Enabling computers to recognize abstract visual situations remains a hard open problems in artificial intelligence. No machine vision system comes close to matching human ability at identifying the contents of images or visual scenes, or at recognizing abstract similarity between different scenes, even though such abilities pervade human cognition. In this talk I will describe my research on getting computers to flexibly recognize visual situations by integrating low-level vision algorithms with an agent-based model of higher-level concepts and analogy-making.

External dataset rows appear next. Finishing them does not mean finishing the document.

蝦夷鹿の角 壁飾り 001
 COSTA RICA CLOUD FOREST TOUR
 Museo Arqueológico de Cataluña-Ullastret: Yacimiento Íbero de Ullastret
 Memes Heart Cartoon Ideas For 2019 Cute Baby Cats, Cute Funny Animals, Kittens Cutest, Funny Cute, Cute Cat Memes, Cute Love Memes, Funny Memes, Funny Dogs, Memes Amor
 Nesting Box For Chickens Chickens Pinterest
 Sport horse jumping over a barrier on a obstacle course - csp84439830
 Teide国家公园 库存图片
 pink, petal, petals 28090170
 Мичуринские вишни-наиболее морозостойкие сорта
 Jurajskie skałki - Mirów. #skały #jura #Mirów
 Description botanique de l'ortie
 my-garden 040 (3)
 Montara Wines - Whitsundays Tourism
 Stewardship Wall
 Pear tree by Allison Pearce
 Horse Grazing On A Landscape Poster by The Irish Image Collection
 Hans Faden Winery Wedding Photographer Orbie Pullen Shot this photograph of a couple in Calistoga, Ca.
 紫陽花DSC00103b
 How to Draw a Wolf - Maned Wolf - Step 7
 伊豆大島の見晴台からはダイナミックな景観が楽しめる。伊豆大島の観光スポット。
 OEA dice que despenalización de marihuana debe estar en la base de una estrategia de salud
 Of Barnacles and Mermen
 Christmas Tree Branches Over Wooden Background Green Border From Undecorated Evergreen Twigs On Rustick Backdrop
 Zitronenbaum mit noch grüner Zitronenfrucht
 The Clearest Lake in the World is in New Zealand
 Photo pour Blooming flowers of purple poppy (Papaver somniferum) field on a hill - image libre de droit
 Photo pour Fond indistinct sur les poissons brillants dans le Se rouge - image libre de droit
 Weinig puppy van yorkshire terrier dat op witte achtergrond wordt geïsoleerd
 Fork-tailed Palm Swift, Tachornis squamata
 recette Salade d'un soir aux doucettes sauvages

Melanie Mitchell is Professor of Computer Science at Portland State University, and External Professor and Member of the Science Board at the Santa Fe Institute. She received a Ph.D. in Computer Science from the University of Michigan. Her dissertation, in collaboration with her advisor Douglas Hofstadter, was the development of Copycat, a computer program that makes analogies. She is the author or editor of five books and over 70 scholarly papers in the fields of artificial intelligence, cognitive science, and complex systems. Her most recent book, Complexity: A Guided Tour (Oxford, 2009), won the 2010 Phi Beta Kappa Science Book Award. It was also named by Amazon.com as one of the ten best science books of 2009, and was longlisted for the Royal Society's 2010 book prize. Melanie directs the Santa Fe Institute's Complexity Explorer project, which offers online courses and other educational resources related to the field of complex systems.